### WRITTEN REQUEST
Turn the material below into a JSON array of strings, with each line as its own string and blank lines omitted.

### GIVEN ENTRIES
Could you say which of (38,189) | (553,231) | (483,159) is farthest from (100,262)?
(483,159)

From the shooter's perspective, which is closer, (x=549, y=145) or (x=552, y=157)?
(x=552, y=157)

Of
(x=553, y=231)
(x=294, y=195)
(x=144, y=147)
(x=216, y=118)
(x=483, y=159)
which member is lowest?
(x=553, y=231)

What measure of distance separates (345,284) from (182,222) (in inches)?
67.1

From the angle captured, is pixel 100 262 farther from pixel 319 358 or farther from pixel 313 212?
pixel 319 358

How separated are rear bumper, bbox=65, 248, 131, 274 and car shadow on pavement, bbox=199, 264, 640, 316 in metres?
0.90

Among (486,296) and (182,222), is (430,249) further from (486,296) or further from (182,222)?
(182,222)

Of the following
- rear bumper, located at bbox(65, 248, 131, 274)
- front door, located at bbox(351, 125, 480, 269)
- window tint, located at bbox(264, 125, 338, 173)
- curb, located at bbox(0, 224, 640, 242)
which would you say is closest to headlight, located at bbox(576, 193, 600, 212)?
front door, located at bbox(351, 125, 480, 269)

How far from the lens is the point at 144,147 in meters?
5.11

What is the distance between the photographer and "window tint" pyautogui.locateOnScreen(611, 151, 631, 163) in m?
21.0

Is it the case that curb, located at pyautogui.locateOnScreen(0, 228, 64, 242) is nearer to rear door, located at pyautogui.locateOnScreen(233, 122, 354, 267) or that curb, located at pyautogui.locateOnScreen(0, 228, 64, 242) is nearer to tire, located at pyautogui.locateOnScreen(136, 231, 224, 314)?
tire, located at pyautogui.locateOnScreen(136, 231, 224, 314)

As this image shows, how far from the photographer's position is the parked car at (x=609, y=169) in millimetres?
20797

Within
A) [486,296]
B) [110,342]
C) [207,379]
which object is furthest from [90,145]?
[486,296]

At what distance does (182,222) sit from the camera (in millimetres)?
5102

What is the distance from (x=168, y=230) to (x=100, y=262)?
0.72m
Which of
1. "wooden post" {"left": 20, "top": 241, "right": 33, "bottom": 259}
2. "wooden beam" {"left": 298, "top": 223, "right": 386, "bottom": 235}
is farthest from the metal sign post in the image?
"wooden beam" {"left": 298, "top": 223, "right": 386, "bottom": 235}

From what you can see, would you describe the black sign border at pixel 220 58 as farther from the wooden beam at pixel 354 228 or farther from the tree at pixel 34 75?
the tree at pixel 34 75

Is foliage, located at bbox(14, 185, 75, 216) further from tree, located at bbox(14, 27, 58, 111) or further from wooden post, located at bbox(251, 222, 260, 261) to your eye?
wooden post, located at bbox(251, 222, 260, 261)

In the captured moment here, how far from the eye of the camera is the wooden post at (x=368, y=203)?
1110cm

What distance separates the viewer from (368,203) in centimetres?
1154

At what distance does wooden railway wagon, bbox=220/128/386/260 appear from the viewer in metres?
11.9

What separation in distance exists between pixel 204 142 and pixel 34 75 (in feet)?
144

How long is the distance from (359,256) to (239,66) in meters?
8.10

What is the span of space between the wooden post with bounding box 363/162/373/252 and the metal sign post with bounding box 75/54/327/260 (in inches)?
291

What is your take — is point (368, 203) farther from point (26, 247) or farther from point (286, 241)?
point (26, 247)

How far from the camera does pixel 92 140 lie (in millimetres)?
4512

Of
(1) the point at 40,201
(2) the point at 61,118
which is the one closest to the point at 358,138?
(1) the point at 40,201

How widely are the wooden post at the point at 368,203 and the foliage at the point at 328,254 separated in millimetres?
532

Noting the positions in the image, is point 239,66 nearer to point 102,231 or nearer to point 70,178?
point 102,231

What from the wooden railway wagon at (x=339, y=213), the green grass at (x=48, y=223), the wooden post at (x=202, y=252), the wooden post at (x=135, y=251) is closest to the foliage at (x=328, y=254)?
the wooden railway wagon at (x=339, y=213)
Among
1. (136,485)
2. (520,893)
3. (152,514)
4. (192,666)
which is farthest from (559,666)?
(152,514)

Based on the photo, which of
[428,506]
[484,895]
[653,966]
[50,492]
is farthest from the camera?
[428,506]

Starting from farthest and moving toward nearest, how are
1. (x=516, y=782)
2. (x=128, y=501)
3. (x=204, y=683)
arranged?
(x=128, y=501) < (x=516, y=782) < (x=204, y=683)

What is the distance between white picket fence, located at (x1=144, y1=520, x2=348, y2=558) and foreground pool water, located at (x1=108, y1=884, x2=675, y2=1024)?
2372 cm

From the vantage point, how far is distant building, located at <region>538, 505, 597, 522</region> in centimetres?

### EXERCISE RESULT
[
  "Could you say which of (38,189) | (553,231) | (483,159) is farthest from (100,262)?",
  "(483,159)",
  "From the shooter's perspective, which is closer, (x=549, y=145) or (x=552, y=157)?",
  "(x=552, y=157)",
  "Of",
  "(x=553, y=231)",
  "(x=294, y=195)",
  "(x=144, y=147)",
  "(x=216, y=118)",
  "(x=483, y=159)",
  "which member is lowest?",
  "(x=553, y=231)",
  "What measure of distance separates (345,284) from (182,222) (in inches)?",
  "67.1",
  "From the angle captured, is pixel 100 262 farther from pixel 319 358 or farther from pixel 313 212?",
  "pixel 319 358",
  "How separated are rear bumper, bbox=65, 248, 131, 274 and car shadow on pavement, bbox=199, 264, 640, 316 in metres?",
  "0.90",
  "Among (486,296) and (182,222), is (430,249) further from (486,296) or further from (182,222)?",
  "(182,222)",
  "Of the following",
  "- rear bumper, located at bbox(65, 248, 131, 274)",
  "- front door, located at bbox(351, 125, 480, 269)",
  "- window tint, located at bbox(264, 125, 338, 173)",
  "- curb, located at bbox(0, 224, 640, 242)",
  "which would you say is closest to headlight, located at bbox(576, 193, 600, 212)?",
  "front door, located at bbox(351, 125, 480, 269)",
  "How far from the lens is the point at 144,147 in meters?",
  "5.11",
  "What is the distance between the photographer and \"window tint\" pyautogui.locateOnScreen(611, 151, 631, 163) in m?",
  "21.0",
  "Is it the case that curb, located at pyautogui.locateOnScreen(0, 228, 64, 242) is nearer to rear door, located at pyautogui.locateOnScreen(233, 122, 354, 267) or that curb, located at pyautogui.locateOnScreen(0, 228, 64, 242) is nearer to tire, located at pyautogui.locateOnScreen(136, 231, 224, 314)?",
  "tire, located at pyautogui.locateOnScreen(136, 231, 224, 314)",
  "As this image shows, how far from the photographer's position is the parked car at (x=609, y=169) in millimetres?",
  "20797",
  "Within",
  "A) [486,296]",
  "B) [110,342]",
  "C) [207,379]",
  "which object is furthest from [90,145]?",
  "[486,296]",
  "At what distance does (182,222) sit from the camera (in millimetres)?",
  "5102",
  "What is the distance from (x=168, y=230) to (x=100, y=262)?",
  "0.72m",
  "Which of",
  "1. \"wooden post\" {\"left\": 20, \"top\": 241, \"right\": 33, \"bottom\": 259}",
  "2. \"wooden beam\" {\"left\": 298, \"top\": 223, \"right\": 386, \"bottom\": 235}",
  "is farthest from the metal sign post in the image?",
  "\"wooden beam\" {\"left\": 298, \"top\": 223, \"right\": 386, \"bottom\": 235}",
  "From what you can see, would you describe the black sign border at pixel 220 58 as farther from the wooden beam at pixel 354 228 or farther from the tree at pixel 34 75?",
  "the tree at pixel 34 75",
  "Is foliage, located at bbox(14, 185, 75, 216) further from tree, located at bbox(14, 27, 58, 111) or further from wooden post, located at bbox(251, 222, 260, 261) to your eye?",
  "wooden post, located at bbox(251, 222, 260, 261)",
  "In the captured moment here, how far from the eye of the camera is the wooden post at (x=368, y=203)?",
  "1110cm",
  "What distance separates the viewer from (368,203) in centimetres?",
  "1154",
  "At what distance does wooden railway wagon, bbox=220/128/386/260 appear from the viewer in metres?",
  "11.9",
  "What separation in distance exists between pixel 204 142 and pixel 34 75 (in feet)?",
  "144",
  "How long is the distance from (359,256) to (239,66) in meters?",
  "8.10",
  "What is the span of space between the wooden post with bounding box 363/162/373/252 and the metal sign post with bounding box 75/54/327/260 (in inches)?",
  "291",
  "What is your take — is point (368, 203) farther from point (26, 247) or farther from point (286, 241)?",
  "point (26, 247)",
  "How far from the camera does pixel 92 140 lie (in millimetres)?",
  "4512",
  "Of",
  "(1) the point at 40,201",
  "(2) the point at 61,118",
  "which is the one closest to the point at 358,138?",
  "(1) the point at 40,201",
  "How widely are the wooden post at the point at 368,203 and the foliage at the point at 328,254 separated in millimetres?",
  "532",
  "Noting the positions in the image, is point 239,66 nearer to point 102,231 or nearer to point 70,178?",
  "point 102,231",
  "What from the wooden railway wagon at (x=339, y=213), the green grass at (x=48, y=223), the wooden post at (x=202, y=252), the wooden post at (x=135, y=251) is closest to the foliage at (x=328, y=254)?",
  "the wooden railway wagon at (x=339, y=213)",
  "Among",
  "1. (136,485)",
  "2. (520,893)",
  "3. (152,514)",
  "4. (192,666)",
  "which is farthest from (559,666)?",
  "(152,514)",
  "Based on the photo, which of",
  "[428,506]",
  "[484,895]",
  "[653,966]",
  "[50,492]",
  "is farthest from the camera?",
  "[428,506]",
  "Starting from farthest and moving toward nearest, how are",
  "1. (x=516, y=782)",
  "2. (x=128, y=501)",
  "3. (x=204, y=683)",
  "arranged?",
  "(x=128, y=501) < (x=516, y=782) < (x=204, y=683)",
  "What is the distance between white picket fence, located at (x1=144, y1=520, x2=348, y2=558) and foreground pool water, located at (x1=108, y1=884, x2=675, y2=1024)?",
  "2372 cm",
  "From the vantage point, how far is distant building, located at <region>538, 505, 597, 522</region> in centimetres?"
]